China Closes Hacker Training Site | Biggest hacker training site shut down
Monday, February 8, 2010
What is believed to be the country's biggest hacker training site has been shut down by police in Central China's Hubei province.
The three, who ran Black Hawk Safety Net, are suspected of offering others online attacking programs and software, a crime recently added to the Criminal Law. A total of 1.7 million yuan ($249,000) in assets were also frozen.
According to the provincial public security department of Hubei, the closure of the website had its roots in a previous Web attack and virus dissemination case in the city of Macheng in 2007, when police found some of the suspects caught were members of Black Hawk Safety Net.
Hubei province named Black Hawk Safety Net as the largest hacker training site in China, which openly recruited members and disseminated hacker techniques through lessons, trojan software and online forum communications.
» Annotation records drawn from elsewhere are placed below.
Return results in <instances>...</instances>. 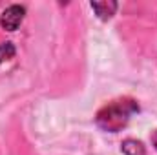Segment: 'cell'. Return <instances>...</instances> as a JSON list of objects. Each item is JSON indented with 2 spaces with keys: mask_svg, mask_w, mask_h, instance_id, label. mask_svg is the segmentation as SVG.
Returning <instances> with one entry per match:
<instances>
[{
  "mask_svg": "<svg viewBox=\"0 0 157 155\" xmlns=\"http://www.w3.org/2000/svg\"><path fill=\"white\" fill-rule=\"evenodd\" d=\"M135 112H139V104L135 100H132V99H119V100L110 102L108 106H104L97 113L95 120H97V126L102 128L104 131L117 133L128 124L130 117Z\"/></svg>",
  "mask_w": 157,
  "mask_h": 155,
  "instance_id": "6da1fadb",
  "label": "cell"
},
{
  "mask_svg": "<svg viewBox=\"0 0 157 155\" xmlns=\"http://www.w3.org/2000/svg\"><path fill=\"white\" fill-rule=\"evenodd\" d=\"M24 15H26V9L22 6L13 4V6H9V7H6L2 11V15H0V26L4 29H7V31H15L22 24Z\"/></svg>",
  "mask_w": 157,
  "mask_h": 155,
  "instance_id": "7a4b0ae2",
  "label": "cell"
},
{
  "mask_svg": "<svg viewBox=\"0 0 157 155\" xmlns=\"http://www.w3.org/2000/svg\"><path fill=\"white\" fill-rule=\"evenodd\" d=\"M90 6H91V9L97 13V17H99V18H102V20L112 18V17L115 15V11H117V2H112V0H104V2H91Z\"/></svg>",
  "mask_w": 157,
  "mask_h": 155,
  "instance_id": "3957f363",
  "label": "cell"
},
{
  "mask_svg": "<svg viewBox=\"0 0 157 155\" xmlns=\"http://www.w3.org/2000/svg\"><path fill=\"white\" fill-rule=\"evenodd\" d=\"M122 152L126 155H146V148L137 139H126L122 142Z\"/></svg>",
  "mask_w": 157,
  "mask_h": 155,
  "instance_id": "277c9868",
  "label": "cell"
},
{
  "mask_svg": "<svg viewBox=\"0 0 157 155\" xmlns=\"http://www.w3.org/2000/svg\"><path fill=\"white\" fill-rule=\"evenodd\" d=\"M13 57H15V46L11 42L2 44L0 46V64L6 62V60H9V59H13Z\"/></svg>",
  "mask_w": 157,
  "mask_h": 155,
  "instance_id": "5b68a950",
  "label": "cell"
},
{
  "mask_svg": "<svg viewBox=\"0 0 157 155\" xmlns=\"http://www.w3.org/2000/svg\"><path fill=\"white\" fill-rule=\"evenodd\" d=\"M152 144L155 146V150H157V130L154 131V133H152Z\"/></svg>",
  "mask_w": 157,
  "mask_h": 155,
  "instance_id": "8992f818",
  "label": "cell"
}]
</instances>
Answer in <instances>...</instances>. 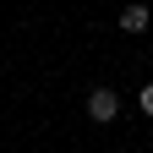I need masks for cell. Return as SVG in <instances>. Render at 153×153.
<instances>
[{"label":"cell","mask_w":153,"mask_h":153,"mask_svg":"<svg viewBox=\"0 0 153 153\" xmlns=\"http://www.w3.org/2000/svg\"><path fill=\"white\" fill-rule=\"evenodd\" d=\"M148 22H153V16H148V6H126V11H120V27H126V33H142Z\"/></svg>","instance_id":"7a4b0ae2"},{"label":"cell","mask_w":153,"mask_h":153,"mask_svg":"<svg viewBox=\"0 0 153 153\" xmlns=\"http://www.w3.org/2000/svg\"><path fill=\"white\" fill-rule=\"evenodd\" d=\"M115 115H120V93H115V88H93V93H88V120L109 126Z\"/></svg>","instance_id":"6da1fadb"},{"label":"cell","mask_w":153,"mask_h":153,"mask_svg":"<svg viewBox=\"0 0 153 153\" xmlns=\"http://www.w3.org/2000/svg\"><path fill=\"white\" fill-rule=\"evenodd\" d=\"M137 104H142V109H148V115H153V82H148V88H142V93H137Z\"/></svg>","instance_id":"3957f363"}]
</instances>
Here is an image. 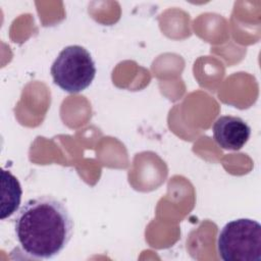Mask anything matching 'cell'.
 <instances>
[{
    "instance_id": "obj_1",
    "label": "cell",
    "mask_w": 261,
    "mask_h": 261,
    "mask_svg": "<svg viewBox=\"0 0 261 261\" xmlns=\"http://www.w3.org/2000/svg\"><path fill=\"white\" fill-rule=\"evenodd\" d=\"M14 229L22 251L33 258L51 259L69 243L73 221L65 205L51 196L27 201L19 209Z\"/></svg>"
},
{
    "instance_id": "obj_2",
    "label": "cell",
    "mask_w": 261,
    "mask_h": 261,
    "mask_svg": "<svg viewBox=\"0 0 261 261\" xmlns=\"http://www.w3.org/2000/svg\"><path fill=\"white\" fill-rule=\"evenodd\" d=\"M217 250L224 261H261V225L249 218L227 222L217 239Z\"/></svg>"
},
{
    "instance_id": "obj_3",
    "label": "cell",
    "mask_w": 261,
    "mask_h": 261,
    "mask_svg": "<svg viewBox=\"0 0 261 261\" xmlns=\"http://www.w3.org/2000/svg\"><path fill=\"white\" fill-rule=\"evenodd\" d=\"M50 71L53 82L60 89L75 94L92 84L96 75V66L86 48L70 45L59 52Z\"/></svg>"
},
{
    "instance_id": "obj_4",
    "label": "cell",
    "mask_w": 261,
    "mask_h": 261,
    "mask_svg": "<svg viewBox=\"0 0 261 261\" xmlns=\"http://www.w3.org/2000/svg\"><path fill=\"white\" fill-rule=\"evenodd\" d=\"M213 138L216 144L225 150L242 149L251 136V127L239 116L223 115L213 124Z\"/></svg>"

Since it was established in 2005, the site had recruited more than 12,000 VIP members and collected more than 7 million yuan in membership fees. More than 170,000 people registered for free membership.
Police said more than 50 officers had been investigating the case.
They seized nine Web servers, five computers and one car, and shut down all the sites involved in the case, according to the provincial public security department.
"I could download trojan programs from the site which allowed me to control other people's computers. I did this just for fun but I also know that many other members could make a fortune by attacking other people's accounts," said a 23-year-old member of Black Hawk Safety Net in Nanjing of East China's Jiangsu province, who asked to remain anonymous.
"It is not very difficult to do simple hacker tasks. Some hacker members are teenagers who dropped out of school and make money by stealing accounts," he said.
A 20-year-old college student who registered with three different hacker training sites said a hacker training course costs from 100 to 2,000 yuan.
"Basically students were told how to steal accounts and use trojan programs. Sometimes trainers show us how to write programs," he said.
"But now it's very difficult to become a registered member. Some well-known hacker training sites have not been accessible since November," he said.
According to a report released by the National Computer Network Emergency Response Coordination Center of China, the hacker industry in China caused losses of 7.6 billion yuan in 2009.